Oui, chers frères et soeurs! Nous ne serons pas seuls à parcourir le chemin qui nous attend. Nous sommes accompagnés par les prêtres, les religieux et les laïcs, jeunes et adultes, sérieusement engagés pour donner à l'Eglise, sur l'exemple de Jésus, un visage de pauvreté et de miséricorde en particulier à l'égard des plus indigents et des laissés-pour-compte, un visage qui doit resplendir grâce au témoignage de la communion dans la vérité et dans l'amour. Nous ne serons pas seuls, en particulier parce que la Très Sainte Trinité sera avec nous. Les engagements que j'ai confiés comme consigne à toute l'Eglise dans Novo millennio ineunte, les problèmes sur lesquels le Consistoire a réfléchi, ne seront pas affrontés uniquement avec des forces humaines, mais avec la puissance qui vient d'"en-haut". Telle est la certitude qui trouve sans cesse sa confirmation dans la contemplation du Christ monté au ciel. En Le regardant, nous accueillons volontiers l'avertissement de l'Epître aux Hébreux, à garder "indéfectible la confession de l'espérance, car celui qui a promis est fidèle" (10, 23).
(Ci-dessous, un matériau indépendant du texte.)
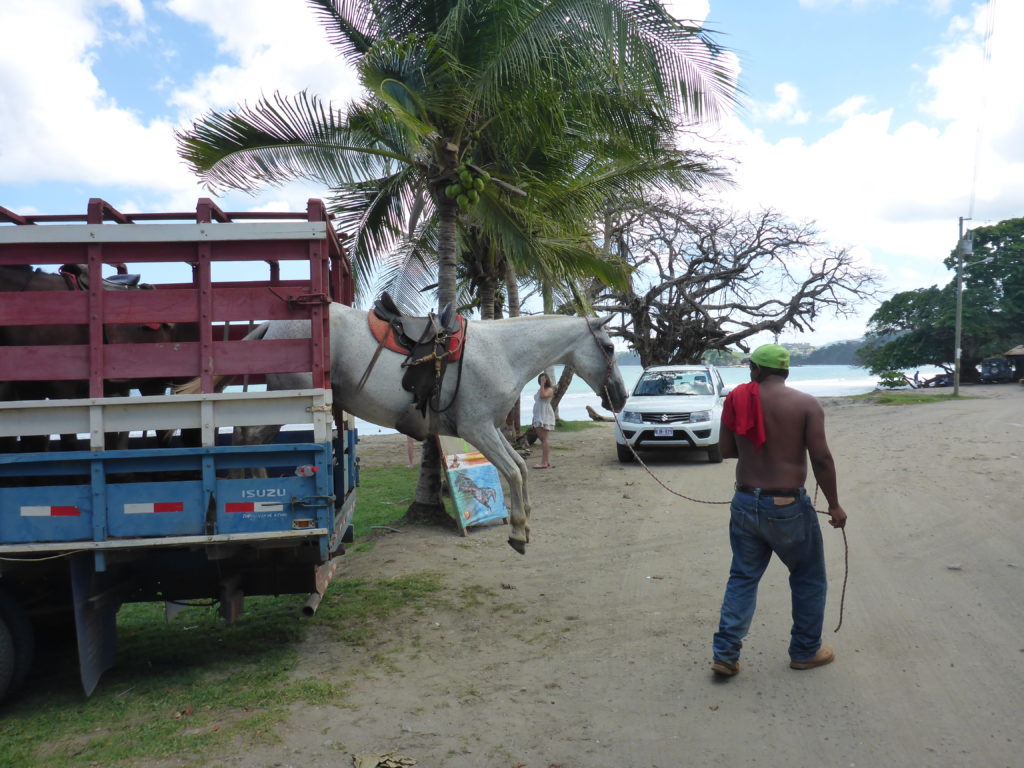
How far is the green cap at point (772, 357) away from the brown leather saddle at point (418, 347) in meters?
2.19

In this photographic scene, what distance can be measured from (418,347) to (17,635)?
300 centimetres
Notre engagement renouvelé devient chant de louange, alors qu'avec les paroles du Psaume, nous indiquons à tous les peuples du monde le Christ ressuscité et monté au ciel: "Tous les peuples, battez des mains, acclamez Dieu en éclats de joie [...] C'est [Dieu] le roi de toute la terre" (Ps 46/47, 1.8).
C'est donc avec une confiance renouvelée que "nous prenons le large" en son nom!